Part Two of a Series
Mirroring the Watergate Scandal and Nixon Tapes, following is a verbatim from memory recounting and thus a legally unrestricted transcription of a recent conference call overheard inside of Quincy’s City Hall.
In turn, this transcript was provided by “French Kiss” to Quincy Quarry investigative reporter Carl Woodward late one night in a parking garage that shall remain undisclosed until Quincy Quarry finishes wrapping up a movie deal with Penultimate Studios.
“Mayor Koch, George Raygun is on the encrypted and thus secure phone line.”
City of Quincy Mayor Thomas P. Koch: George, thanks for following up so quickly – things are a little dicey for me right now.
George Raygun – President, Raygun Prevarications: Tom, I had my people take a look at Quincy Quarry as you requested.
Mayor Tom Koch: Great – what’s your plan to thoroughly discredit Quincy Quarry?
George Raygun: Discredit it? I want to HIRE the Quincy Quarry team. Their mastery of electronic media is breathtaking. My tech people are in awe of what all Quincy Quarry has done – so much so that I now realize that I have long been overpaying those slacker geeks.
Mayor Koch: But George, Quincy Quarry is making me look like a fool.
George: Tom, in all honesty, the Quarry stuff is spot on, not to mention that such is another reason I want to retain its talent. Plus, you do make it easy for them.
More importantly, the Quarry team is unbelievably effective at successfully conveying things to the public – especially when it comes to untangling subterfuge and utterly bogus spin. After all, look what it did to you – not to mention so quickly.
My only real concern is whether or not I can convince the Quincy Quarry team to come over to the Dark Side.
Tom: But George, think of our years of association, your ties to Quincy, the fees I have paid to your firm out of my campaign fund.
George: Tom, allow me to be candid. I took you on as a client as a personal favor to Josephine & Joe. Heck, I even gave you the family & friends discount.
In turn, however, you have been beyond slow pay and, quite frankly, I am tired of having OCPF investigators constantly calling to ask questions that I really don’t care to answer – especially not ever while under oath.

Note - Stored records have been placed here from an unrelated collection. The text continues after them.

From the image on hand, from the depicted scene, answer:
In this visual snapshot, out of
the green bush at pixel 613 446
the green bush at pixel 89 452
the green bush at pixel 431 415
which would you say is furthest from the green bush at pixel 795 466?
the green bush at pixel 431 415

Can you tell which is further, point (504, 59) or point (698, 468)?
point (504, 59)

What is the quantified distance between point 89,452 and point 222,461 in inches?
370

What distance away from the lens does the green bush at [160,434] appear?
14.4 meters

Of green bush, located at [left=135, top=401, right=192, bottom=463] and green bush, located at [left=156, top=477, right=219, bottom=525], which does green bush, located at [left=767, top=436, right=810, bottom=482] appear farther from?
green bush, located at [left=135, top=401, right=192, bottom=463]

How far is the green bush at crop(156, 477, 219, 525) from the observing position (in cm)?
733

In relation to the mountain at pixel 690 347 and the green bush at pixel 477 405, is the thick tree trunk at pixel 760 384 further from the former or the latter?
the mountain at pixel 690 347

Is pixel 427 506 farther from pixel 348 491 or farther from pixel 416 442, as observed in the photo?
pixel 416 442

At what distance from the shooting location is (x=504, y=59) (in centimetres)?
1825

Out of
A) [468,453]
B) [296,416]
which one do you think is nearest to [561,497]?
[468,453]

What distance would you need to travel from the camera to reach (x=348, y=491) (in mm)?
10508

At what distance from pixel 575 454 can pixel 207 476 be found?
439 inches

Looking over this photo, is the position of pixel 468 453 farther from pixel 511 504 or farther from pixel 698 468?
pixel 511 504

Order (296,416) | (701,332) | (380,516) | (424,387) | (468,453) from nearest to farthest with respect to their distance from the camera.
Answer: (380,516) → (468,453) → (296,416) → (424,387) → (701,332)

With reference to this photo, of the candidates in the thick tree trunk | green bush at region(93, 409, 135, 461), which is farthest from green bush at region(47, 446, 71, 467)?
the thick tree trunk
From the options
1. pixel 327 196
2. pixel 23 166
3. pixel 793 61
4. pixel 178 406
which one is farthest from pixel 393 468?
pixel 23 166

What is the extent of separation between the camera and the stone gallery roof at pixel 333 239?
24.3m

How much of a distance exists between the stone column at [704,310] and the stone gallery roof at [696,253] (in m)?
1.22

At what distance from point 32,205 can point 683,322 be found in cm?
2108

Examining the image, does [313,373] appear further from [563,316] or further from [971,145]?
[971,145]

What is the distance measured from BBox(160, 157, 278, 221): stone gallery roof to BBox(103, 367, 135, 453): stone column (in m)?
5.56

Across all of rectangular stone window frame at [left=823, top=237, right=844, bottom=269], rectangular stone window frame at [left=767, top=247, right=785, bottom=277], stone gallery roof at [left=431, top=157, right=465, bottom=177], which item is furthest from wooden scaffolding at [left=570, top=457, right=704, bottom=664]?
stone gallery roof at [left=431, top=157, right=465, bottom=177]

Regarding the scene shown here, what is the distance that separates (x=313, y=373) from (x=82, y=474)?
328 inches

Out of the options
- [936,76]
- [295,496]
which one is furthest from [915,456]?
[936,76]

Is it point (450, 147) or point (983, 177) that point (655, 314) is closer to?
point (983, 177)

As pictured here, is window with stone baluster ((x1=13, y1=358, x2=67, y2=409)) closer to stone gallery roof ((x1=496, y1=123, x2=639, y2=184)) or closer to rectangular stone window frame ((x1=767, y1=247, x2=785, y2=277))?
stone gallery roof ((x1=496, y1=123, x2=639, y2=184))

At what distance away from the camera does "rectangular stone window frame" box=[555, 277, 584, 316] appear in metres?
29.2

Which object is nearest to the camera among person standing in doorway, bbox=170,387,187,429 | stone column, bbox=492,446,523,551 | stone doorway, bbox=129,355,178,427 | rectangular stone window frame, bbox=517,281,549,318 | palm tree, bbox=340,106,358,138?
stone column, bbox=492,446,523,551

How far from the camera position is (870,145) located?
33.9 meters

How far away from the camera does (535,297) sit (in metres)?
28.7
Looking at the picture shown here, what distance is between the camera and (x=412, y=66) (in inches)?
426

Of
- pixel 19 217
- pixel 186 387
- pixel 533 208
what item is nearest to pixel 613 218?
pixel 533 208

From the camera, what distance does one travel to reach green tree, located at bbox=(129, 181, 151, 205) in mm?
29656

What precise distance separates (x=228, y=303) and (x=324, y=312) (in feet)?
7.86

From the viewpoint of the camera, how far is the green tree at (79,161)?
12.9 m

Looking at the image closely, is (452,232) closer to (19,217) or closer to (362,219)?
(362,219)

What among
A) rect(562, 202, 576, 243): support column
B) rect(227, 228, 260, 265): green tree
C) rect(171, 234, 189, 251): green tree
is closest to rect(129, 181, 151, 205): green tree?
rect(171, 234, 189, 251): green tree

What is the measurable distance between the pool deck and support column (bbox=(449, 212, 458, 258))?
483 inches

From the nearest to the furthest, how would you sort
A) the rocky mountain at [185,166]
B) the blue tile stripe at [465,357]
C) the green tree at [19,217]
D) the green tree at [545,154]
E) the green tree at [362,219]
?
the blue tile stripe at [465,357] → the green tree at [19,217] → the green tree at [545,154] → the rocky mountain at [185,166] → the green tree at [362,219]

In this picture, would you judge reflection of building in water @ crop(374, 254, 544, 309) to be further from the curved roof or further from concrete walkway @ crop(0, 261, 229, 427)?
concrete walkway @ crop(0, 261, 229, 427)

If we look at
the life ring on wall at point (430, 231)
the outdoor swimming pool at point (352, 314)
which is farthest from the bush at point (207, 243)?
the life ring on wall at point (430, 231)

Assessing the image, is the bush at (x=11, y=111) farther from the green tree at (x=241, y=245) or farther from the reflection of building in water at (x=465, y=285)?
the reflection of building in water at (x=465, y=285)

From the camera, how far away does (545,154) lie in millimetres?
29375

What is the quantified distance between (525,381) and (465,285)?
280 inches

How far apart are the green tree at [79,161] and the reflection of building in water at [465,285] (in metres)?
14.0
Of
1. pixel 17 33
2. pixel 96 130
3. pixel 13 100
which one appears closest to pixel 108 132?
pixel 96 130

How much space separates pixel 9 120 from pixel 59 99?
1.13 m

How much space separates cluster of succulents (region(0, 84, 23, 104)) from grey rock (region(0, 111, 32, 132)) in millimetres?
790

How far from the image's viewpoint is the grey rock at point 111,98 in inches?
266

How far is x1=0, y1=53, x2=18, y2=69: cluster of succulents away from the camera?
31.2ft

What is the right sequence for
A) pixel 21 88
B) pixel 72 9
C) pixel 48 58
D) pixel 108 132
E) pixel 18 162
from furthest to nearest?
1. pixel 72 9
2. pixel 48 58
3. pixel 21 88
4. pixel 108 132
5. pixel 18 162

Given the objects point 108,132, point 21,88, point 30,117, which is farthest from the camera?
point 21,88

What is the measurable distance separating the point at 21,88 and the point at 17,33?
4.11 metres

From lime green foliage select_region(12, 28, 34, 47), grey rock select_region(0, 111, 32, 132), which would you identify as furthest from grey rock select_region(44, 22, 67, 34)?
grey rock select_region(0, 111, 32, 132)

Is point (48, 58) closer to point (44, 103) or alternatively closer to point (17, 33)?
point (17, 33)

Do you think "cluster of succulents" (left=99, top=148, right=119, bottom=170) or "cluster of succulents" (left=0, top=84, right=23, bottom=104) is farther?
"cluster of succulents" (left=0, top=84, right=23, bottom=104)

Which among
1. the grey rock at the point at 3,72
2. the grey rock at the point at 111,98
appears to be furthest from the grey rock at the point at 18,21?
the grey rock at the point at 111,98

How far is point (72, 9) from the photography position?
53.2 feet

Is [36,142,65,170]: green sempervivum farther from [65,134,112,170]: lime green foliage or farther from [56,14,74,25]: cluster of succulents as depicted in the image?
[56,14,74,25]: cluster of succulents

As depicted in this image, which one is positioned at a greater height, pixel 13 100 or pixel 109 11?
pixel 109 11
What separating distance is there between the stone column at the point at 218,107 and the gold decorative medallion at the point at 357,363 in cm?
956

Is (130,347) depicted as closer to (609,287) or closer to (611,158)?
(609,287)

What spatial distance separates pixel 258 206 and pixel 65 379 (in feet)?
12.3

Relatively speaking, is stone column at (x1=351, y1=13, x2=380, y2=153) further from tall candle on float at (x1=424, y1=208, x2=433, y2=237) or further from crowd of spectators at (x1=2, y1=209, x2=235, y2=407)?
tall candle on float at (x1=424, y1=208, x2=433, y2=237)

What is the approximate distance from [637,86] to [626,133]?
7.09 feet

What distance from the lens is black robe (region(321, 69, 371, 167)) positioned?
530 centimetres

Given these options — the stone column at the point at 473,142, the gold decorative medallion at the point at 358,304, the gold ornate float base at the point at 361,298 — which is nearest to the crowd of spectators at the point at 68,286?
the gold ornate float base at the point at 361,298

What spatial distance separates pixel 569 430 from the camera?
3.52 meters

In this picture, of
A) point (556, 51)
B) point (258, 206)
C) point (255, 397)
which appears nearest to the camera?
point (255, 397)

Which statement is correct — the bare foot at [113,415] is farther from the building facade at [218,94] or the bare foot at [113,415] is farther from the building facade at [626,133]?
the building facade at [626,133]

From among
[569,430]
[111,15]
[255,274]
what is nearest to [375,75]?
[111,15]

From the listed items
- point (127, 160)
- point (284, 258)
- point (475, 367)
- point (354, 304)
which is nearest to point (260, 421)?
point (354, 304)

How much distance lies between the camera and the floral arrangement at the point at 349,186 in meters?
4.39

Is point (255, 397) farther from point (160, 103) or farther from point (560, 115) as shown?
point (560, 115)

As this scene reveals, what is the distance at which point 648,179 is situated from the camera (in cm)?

I am good at changing the subject. Damned good as a matter of fact – but sooner or later, state investigators are sure to find something and if what’s found is up to Carmen to prosecute, I will be singing like a canary. I have no desire to run up the sort of legal bills that Tim and Sal have faced, much less hang with Sal in Butner.
Tom: But George . . .
George: No but George’s – you’re the one who keeps digging yourself into trouble all by yourself and there is only so much that I can do afterwards to attempt to bail you out. Plus, what you need at this point is an able attorney, not more spin. Listen to me – for a change: do NOT go with yet another local bff of yours for your mouthpiece.
Everyone thinks that your million dollar and so-called expert real estate attorney is the go-to political defense attorney, but look what happen to Sal. Plus, your guy didn’t so much save Billy as Billy made a call to Whitey – problems so solved for Billy, at least as far as saving Billy’s pension.
Tom: But George, what do I do now? We both know that my in-house team was hand-picked to make me look good. As such, who can I rely on other than you?
George: Tommy – again: no but’s. No mas – I have done all that I can.
Why not ask your buddy FlynnFlam for help? After all, the two of you know how to cut fat deals selling and buying swampland.
Oh, and before I forget: did you ever look up that banker in the Cayman Islands?